# Sticky  How to Install TWRP 2.0 (Linux)



## Rogan

Disclaimer:

I'm only providing this to ease the process of installing TWRP, some people are really unfamiliar with fastboot and a guide is always handy. If you brick your device, its on your own head. I'm only sharing how I went about installing TWRP.

Requirements: 

You must have access to adb and be rooted on your stock KF or be running cm7. You'll also need the fastboot binary, its attached to this post. Unzip the binary and place it into the Android SDK's Platform-tools folder. Also make sure that fastboot is executable. TWRP2 is here, place it in your Platform-tools folder as well. You should have everything you need to install TWRP now.

Connect your KF to you computer and open a terminal.

Navigate to your platform-tools folder



Code:


cd Path to platform-tools

Once here check to see your KF is recognized by ADB


Code:


sudo ADB devices

*Note you may have to use the command Sudo ./adb devices, it really depends on how you have your SDK setup.

If you see a series of numbers it verifies your KF is being seen by ADB. Next you'll type



Code:


sudo ADB shell or sudo ./adb shell

Then ask for root permission


Code:


<br />
SU<br />

Next you'll need to set your bootmode to fastboot



Code:


idme bootmode 4002

It will tell you that <idme> write 4002 to offset 0x1000. Now you'll need to exit the shell



Code:


<br />
Exit<br />
<br />
Exit<br />

Once you're back in your platform-tools folder restart adb



Code:


Sudo adb reboot or sudo ./adb reboot

ADB will restart then you can issue the fastboot command



Code:


sudo fastboot -i 0x1949 boot twrp-blaze-2.0.RC0.img or sudo ./fastboot -i 0x1949 boot twrp-blaze-2.0.RC0.img

If memory serves me correctly, the device will reboot to TWRP and saying its installed. It will reboot itself. Once rebooted you'll be shown a yellow triangle with a fire on it. Don't panic as its a modified bootloader that allows you to access your recovery. It boots here because your device is still set to boot into the bootloader. To fix this type



Code:


sudo fastboot oem idme bootmode 4000 or sudo ./fastboot oem idme bootmode 4000

Then simply give fastboot the command to reboot



Code:


sudo fastboot reboot or sudo ./fastboot reboot

Your device will reboot to the bootloader again, except this time it only stays like that for a short period in order for you to access your recovery if need be. To access TWRP simply hold your power button down for around 2 seconds. Your power button will change to an orange color, release the button and TWRP will show up.

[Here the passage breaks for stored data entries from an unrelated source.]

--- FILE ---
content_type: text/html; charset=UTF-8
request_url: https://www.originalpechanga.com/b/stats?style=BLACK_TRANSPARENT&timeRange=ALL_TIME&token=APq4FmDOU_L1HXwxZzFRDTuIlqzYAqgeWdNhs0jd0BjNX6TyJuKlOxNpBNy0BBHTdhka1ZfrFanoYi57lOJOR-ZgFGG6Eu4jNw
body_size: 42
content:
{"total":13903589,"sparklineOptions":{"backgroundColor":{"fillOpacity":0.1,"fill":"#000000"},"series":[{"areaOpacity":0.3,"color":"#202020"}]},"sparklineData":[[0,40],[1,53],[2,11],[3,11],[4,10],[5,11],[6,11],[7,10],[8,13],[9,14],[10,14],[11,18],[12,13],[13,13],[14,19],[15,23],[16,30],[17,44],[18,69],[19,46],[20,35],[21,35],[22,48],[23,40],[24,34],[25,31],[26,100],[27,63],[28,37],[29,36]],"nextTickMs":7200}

If you do nothing at the bootloader your rom of choice will continue to boot.


----------



## Ch4m3l30n

Is this still valid on 2.6.1?

I'm having trouble...



Code:


<br />
[email protected]:/home/paul/Downloads/Android/Amazon Kindle Fire# tail -n 2 ~/.bashrc<br />
#Android SDK Tools<br />
export PATH=${PATH}:$HOME/android/platform-tools/<br />




Code:


<br />
[email protected]:/home/paul/Downloads/Android/Amazon Kindle Fire# echo ff2486523e51639542a0b96a6b4af028 ; md5sum twrp-blaze-2.0.0RC0.img<br />
ff2486523e51639542a0b96a6b4af028<br />
ff2486523e51639542a0b96a6b4af028  twrp-blaze-2.0.0RC0.img<br />
[email protected]:/home/paul/Downloads/Android/Amazon Kindle Fire# fastboot -i 0x1949 boot ./twrp-blaze-2.0.0RC0.img<br />
< waiting for device ><br />
downloading 'boot.img'...<br />
FAILED (status read failed (Value too large for defined data type))<br />
finished. total time: 25.022s<br />


----------



## Rogan

Do you have root with 2.6.1?


----------



## adbirdie

Hi, I followed your instructions, yet my fastboot was not executable. I'm now stuck in fastboot. Any idea how to fix it? Do i need to replace the fastboot or how do i get it to boot normally. Thanks.


----------



## Rogan

To make it executable, right click fastboot, then properties. Click permissions, and click the make executable option.
Sent from my Kindle Fire using Tapatalk


----------



## kittyprincess66

getting an error trying to load twrp, says

cannot load 'twrp-blaze-2.0.RC0.img'


----------



## kittyprincess66

ok that problem resolved, now laggs at waiting for device







Will keep trying, I wonder if it is still using the device id 0x1949. have also tried 18d1. Still no go. I had to add the other as it got stuck in the amazon bootloader without animation, now it boots regularly and still rooted. it is recognized as a device again in adb-linux. I have mod'd these commands only to include that variable it is sudo ./adb-linux <command> for me for some reason. thank you in advance


----------



## Rogan

If it's waiting for the device just reboot the kindle fire, then once it shows the bootloader again just run your fastboot command. It should see the device if you restart it.


----------



## AproSamurai

To everyone who was having issues with the <waiting for device> prompt.

Run

Sudo -s

fastboot oem idme bootmode 4000

fastboot reboot.

And then you'll be all good.


----------



## dogwith2bones

I screwed up and can only connect to my KF in recovery (when I ADB devices i get a series of numbers followed by "recovery"). I have a factory cable as well but I get the same results. When I try to execute idme or fastboot (basically any adb command in shell) I get /sbin/sh [command]:not found. Any ideas?


----------



## Rogan

So when you type adb devices you don't get something like:

List of devices attached 
5092000600000001 device


----------



## Ch4m3l30n

Rogan said:


> Do you have root with 2.6.1?


Yes... Using the method published on this very site.


----------



## Rogan

Hmm you have the right recovery file, its the one i used and the md5 is right. IDK man, i'll keep looking for a solution.


----------



## rulet

Hello Rogan. If TWRP is already installed, how to update it to a new version of TWRP using linux?


----------